··· Dataset entries

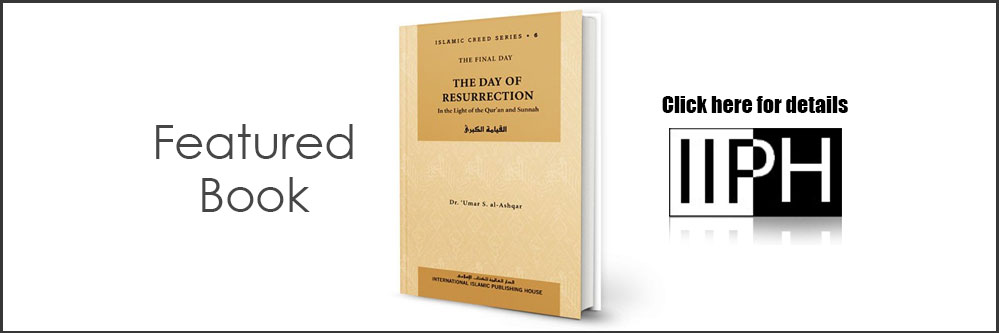 The Day of Resurrection - IIPH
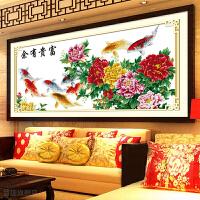 满堂彩富贵有余鱼 精准印花布十字绣客厅新款大幅牡丹花开富贵图
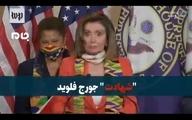 """رئیس مجلس نمایندگان امریکا «جورج فلوید» را """"شهید"""" خواند + ویدئو"""
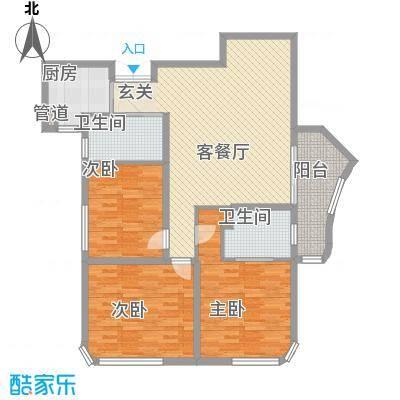 蓝湾国际134.00㎡C2户型3室2厅2卫1厨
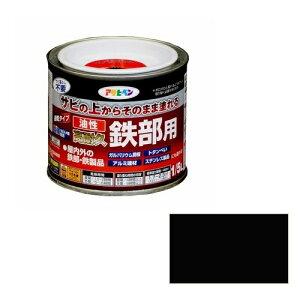 【あす楽対応】アサヒペン油性高耐久鉄部用1/5Lツヤ消し黒【サビの上からそのまま塗れる】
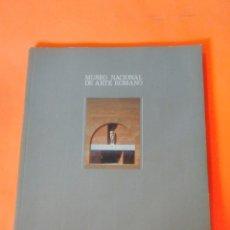 Libros de segunda mano: MUSEO NACIONAL DE ARTE ROMANO - MÉRIDA . Lote 102424355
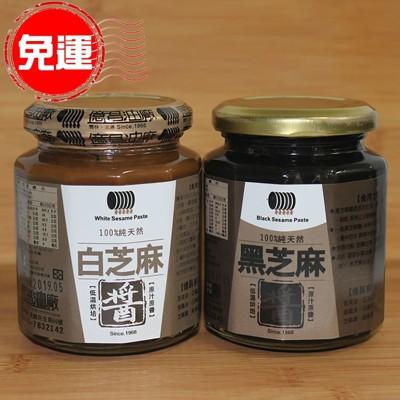 (免運任選5瓶)北港純天然白芝麻醬/黑芝麻醬250克 (6.3折)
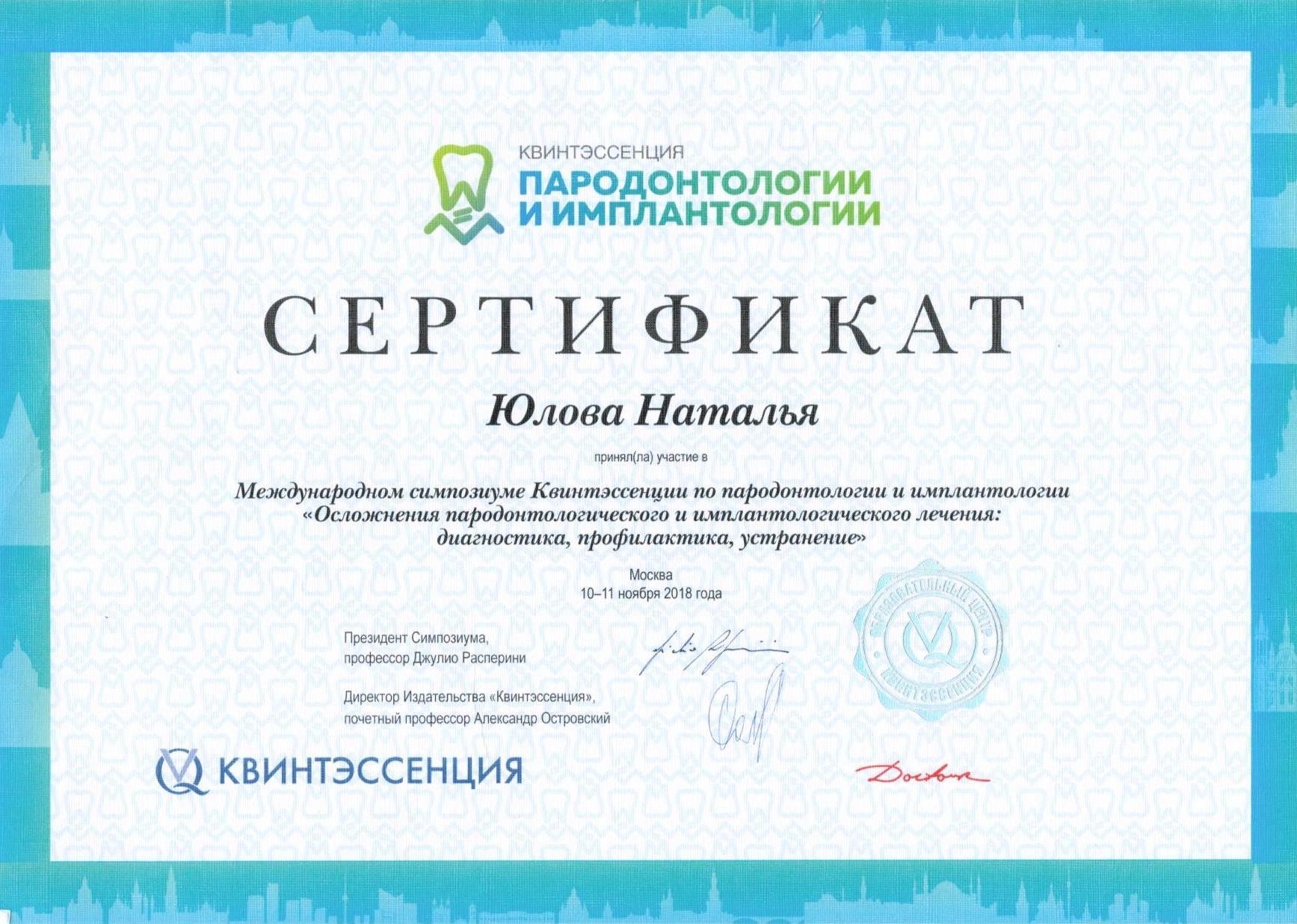 Сертификат Юлова (ноябрь 2018)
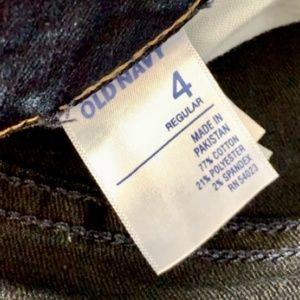 Used Old Navy Jegging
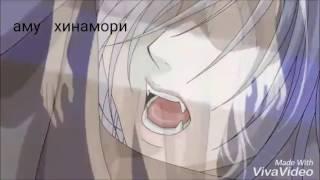 Девочка ангел девочка ад  - аниме клип
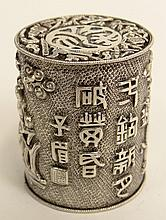 19/20th Century Chinese Chased and Repoussé Silver Two (2) Part Seal Box. Signed. Good Condition or Better. Measures 1-3/4 Inches Tall and almost 1-1/2 Inches Diameter. Shipping $28.00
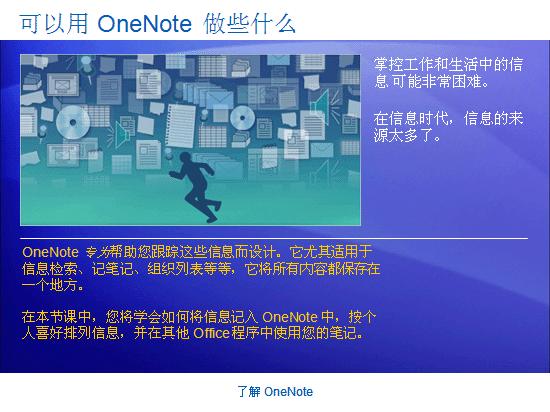 培训演示文稿:OneNote 2007 - 了解 OneNote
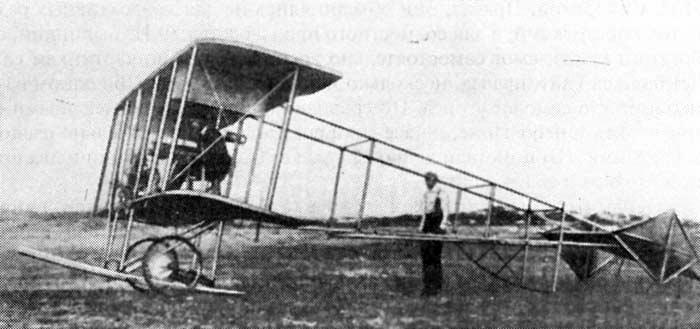 Самолет БиС-1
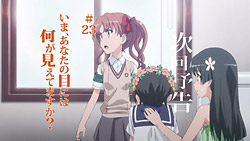 To Aru Kagaku no Railgun   22   Preview 01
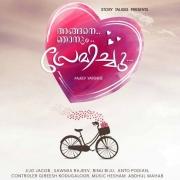 angane njanum premichu malayalam movie  posters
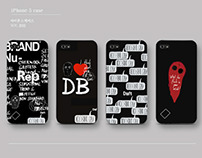 Republique iphone case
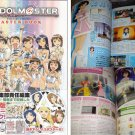 Idol Master Master Book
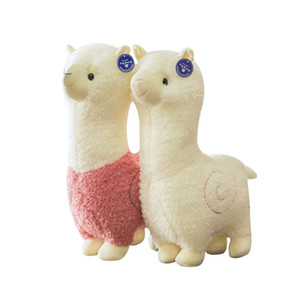 Llama Arpakasso Stuffed Plush Toy 28cm 11 Inches Alpaca Soft Toys Cute For Kids Christmas Present 6 Colors for Choosing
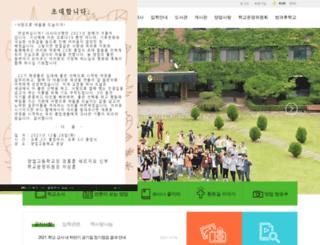 yangeob.hs.kr screenshot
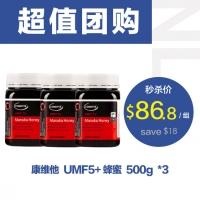 【超值团购】Comvita 康维他 蜂蜜UMF5+ 500g *3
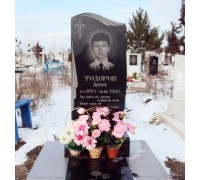 Ритуальный надгробный памятник с плащаницей ts0548
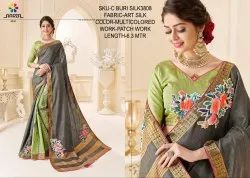 Rachna Art Silk Patch C-Buri Silk Catalog Saree For Women 7
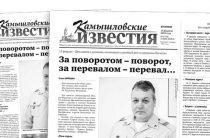 «Камышловские известия» от 13 февраля 2018 года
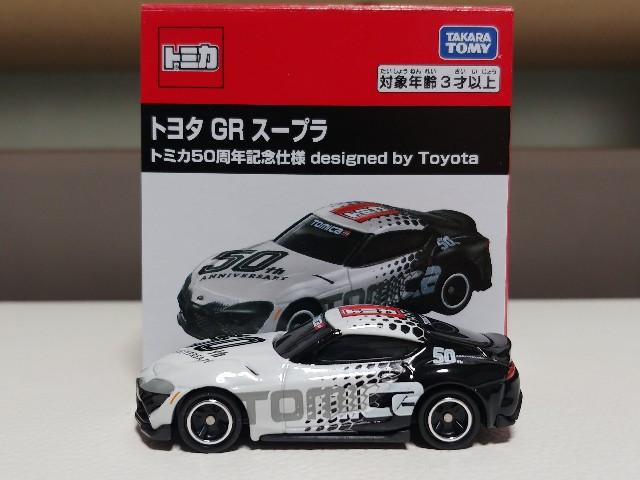 f:id:yuuki_0825:20200621232305j:image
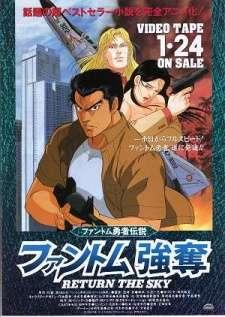 Phantom Yuusha Densetsu's Cover Image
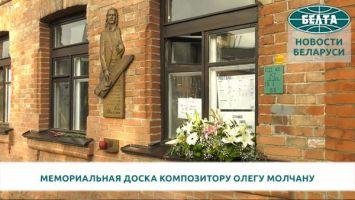 Мемориальную доску композитору Олегу Молчану открыли в Минске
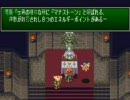 フューイの聖剣伝説3 part3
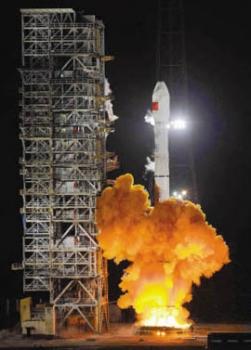 天鏈一號04衛星發射情況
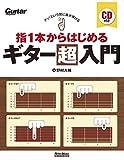アッ! という間に曲が弾ける 指1本からはじめるギター超入門 (CD付) (Guitar magazine)
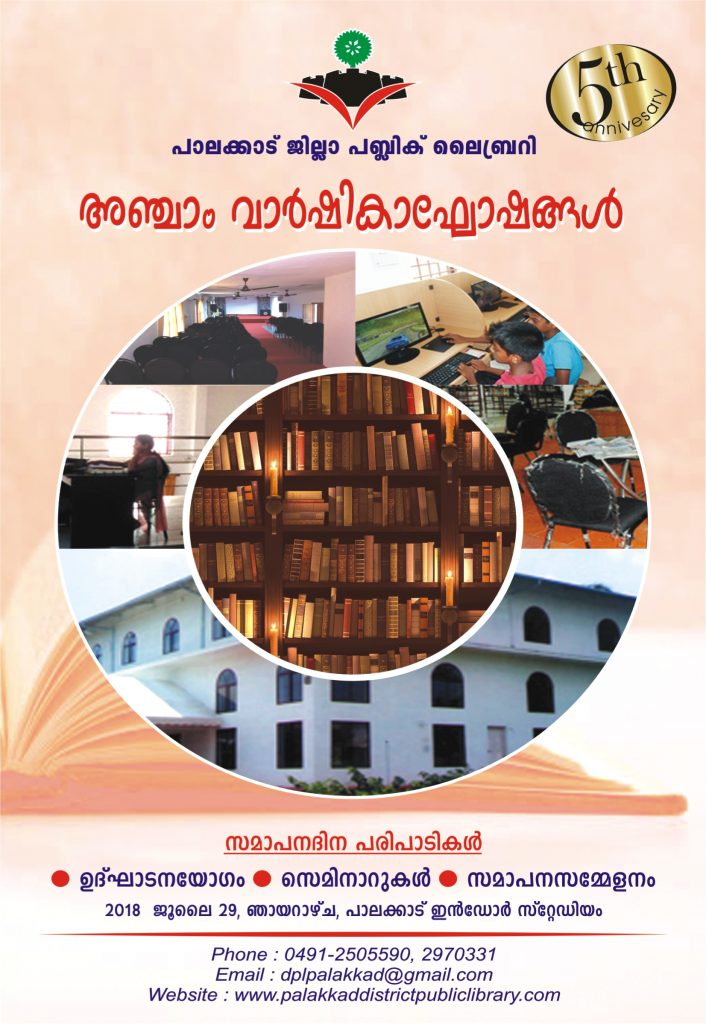 palakkad district library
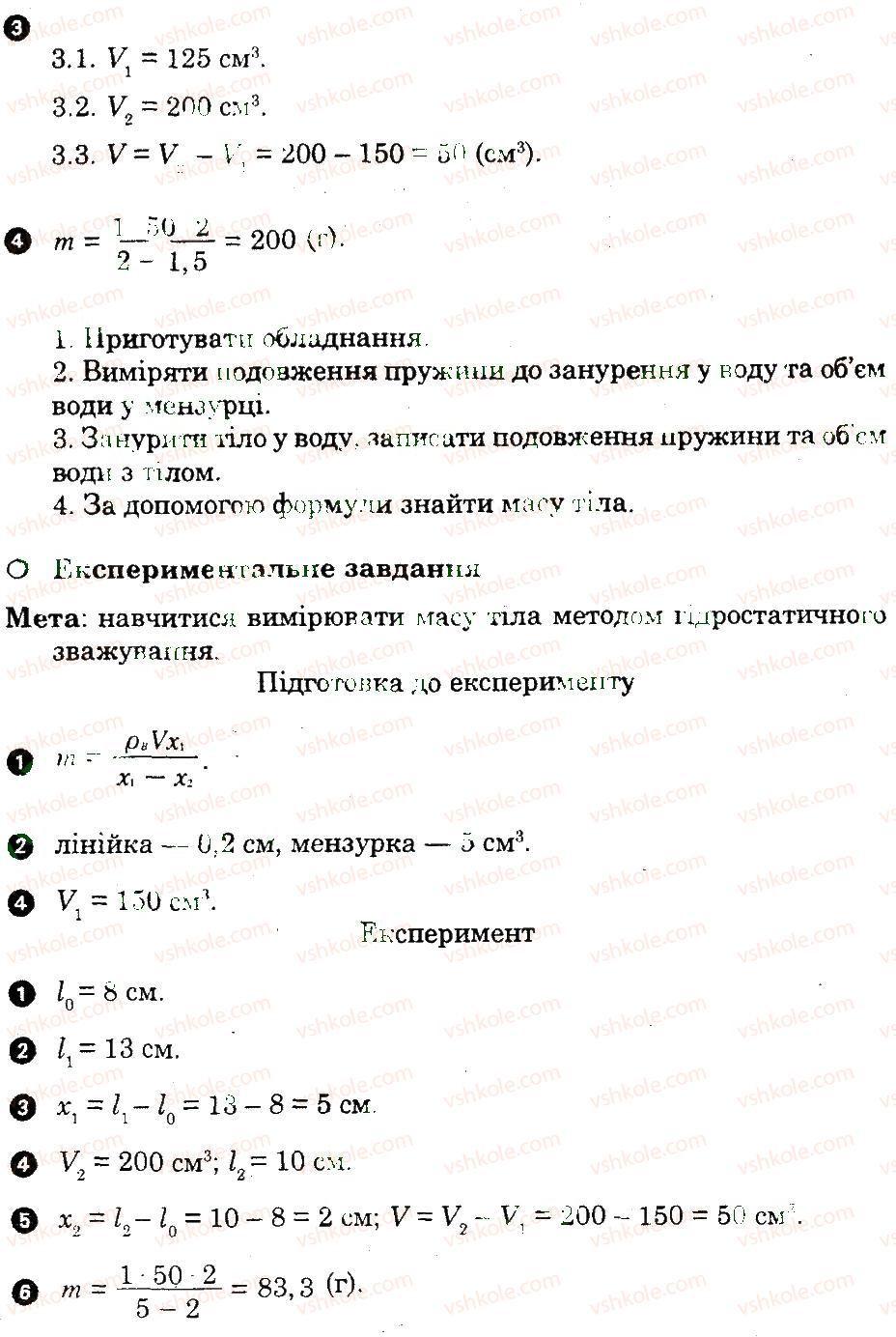 8-fizika-fya-bozhinova-oo-kiryuhina-2010-zoshit-dlya-laboratornih-robit--laboratorni-roboti-9-rnd1955.jpg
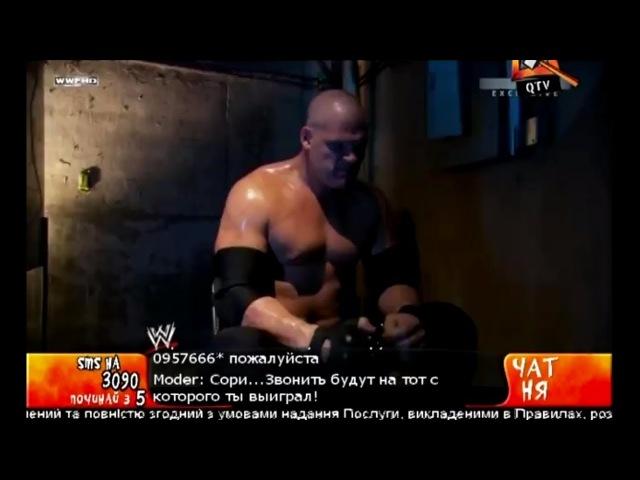 WWE SD 11.11.2010 (QTV)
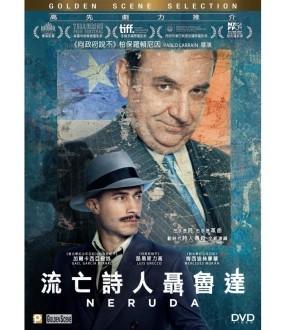 Neruda (DVD)
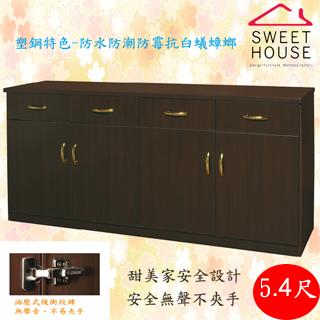 【甜美家】防潮戰士5.4尺拉門門電器/碗盤收納櫃(超值商品 4色可選)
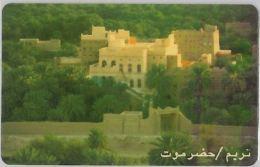 PHONE CARD YEMEN (E7.28.7 - Yemen
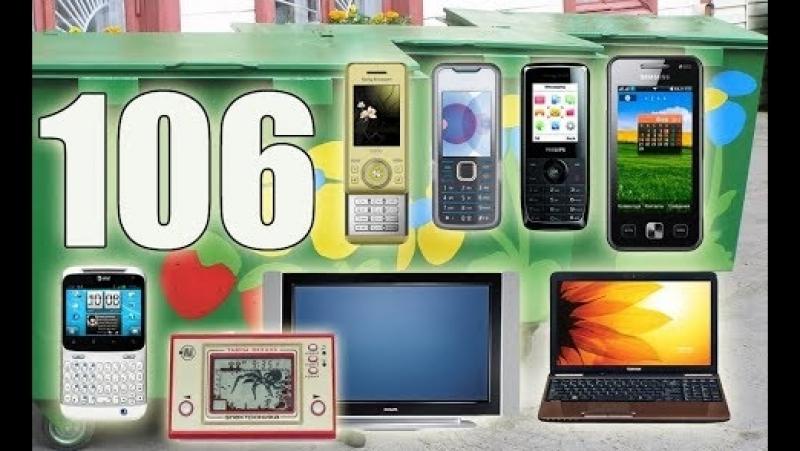 Находки за конец сезона Ноутбук i5, пакет телефонов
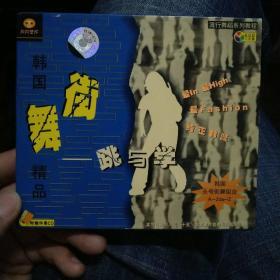 街舞——跳与学(韩国街舞精品)VCD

······

- [Your assignment]
Please repeat each record above precisely, with the pictures left out.

- [Answer]
 The Day of Resurrection - IIPH
 满堂彩富贵有余鱼 精准印花布十字绣客厅新款大幅牡丹花开富贵图
 """رئیس مجلس نمایندگان امریکا «جورج فلوید» را """"شهید"""" خواند + ویدئو"""
 蓝湾国际134.00㎡C2户型3室2厅2卫1厨
 【あす楽対応】アサヒペン油性高耐久鉄部用1/5Lツヤ消し黒【サビの上からそのまま塗れる】
 Libros de segunda mano: MUSEO NACIONAL DE ARTE ROMANO - MÉRIDA . Lote 102424355
 (免運任選5瓶)北港純天然白芝麻醬/黑芝麻醬250克 (6.3折)
 Сертификат Юлова (ноябрь 2018)
 Used Old Navy Jegging
 Девочка ангел девочка ад  - аниме клип
 19/20th Century Chinese Chased and Repoussé Silver Two (2) Part Seal Box. Signed. Good Condition or Better. Measures 1-3/4 Inches Tall and almost 1-1/2 Inches Diameter. Shipping $28.00
 培训演示文稿:OneNote 2007 - 了解 OneNote
 Самолет БиС-1
 To Aru Kagaku no Railgun   22   Preview 01
 angane njanum premichu malayalam movie  posters
 Republique iphone case
 Idol Master Master Book
 Llama Arpakasso Stuffed Plush Toy 28cm 11 Inches Alpaca Soft Toys Cute For Kids Christmas Present 6 Colors for Choosing
 yangeob.hs.kr screenshot
 【超值团购】Comvita 康维他 蜂蜜UMF5+ 500g *3
 Ритуальный надгробный памятник с плащаницей ts0548
 Rachna Art Silk Patch C-Buri Silk Catalog Saree For Women 7
 «Камышловские известия» от 13 февраля 2018 года
 f:id:yuuki_0825:20200621232305j:image
 Phantom Yuusha Densetsu's Cover Image
 Мемориальную доску композитору Олегу Молчану открыли в Минске
 フューイの聖剣伝説3 part3
 天鏈一號04衛星發射情況
アッ! という間に曲が弾ける 指1本からはじめるギター超入門 (CD付) (Guitar magazine)
 palakkad district library
 8-fizika-fya-bozhinova-oo-kiryuhina-2010-zoshit-dlya-laboratornih-robit--laboratorni-roboti-9-rnd1955.jpg
 WWE SD 11.11.2010 (QTV)
 Neruda (DVD)
 【甜美家】防潮戰士5.4尺拉門門電器/碗盤收納櫃(超值商品 4色可選)
 PHONE CARD YEMEN (E7.28.7 - Yemen
 Находки за конец сезона Ноутбук i5, пакет телефонов
 街舞——跳与学(韩国街舞精品)VCD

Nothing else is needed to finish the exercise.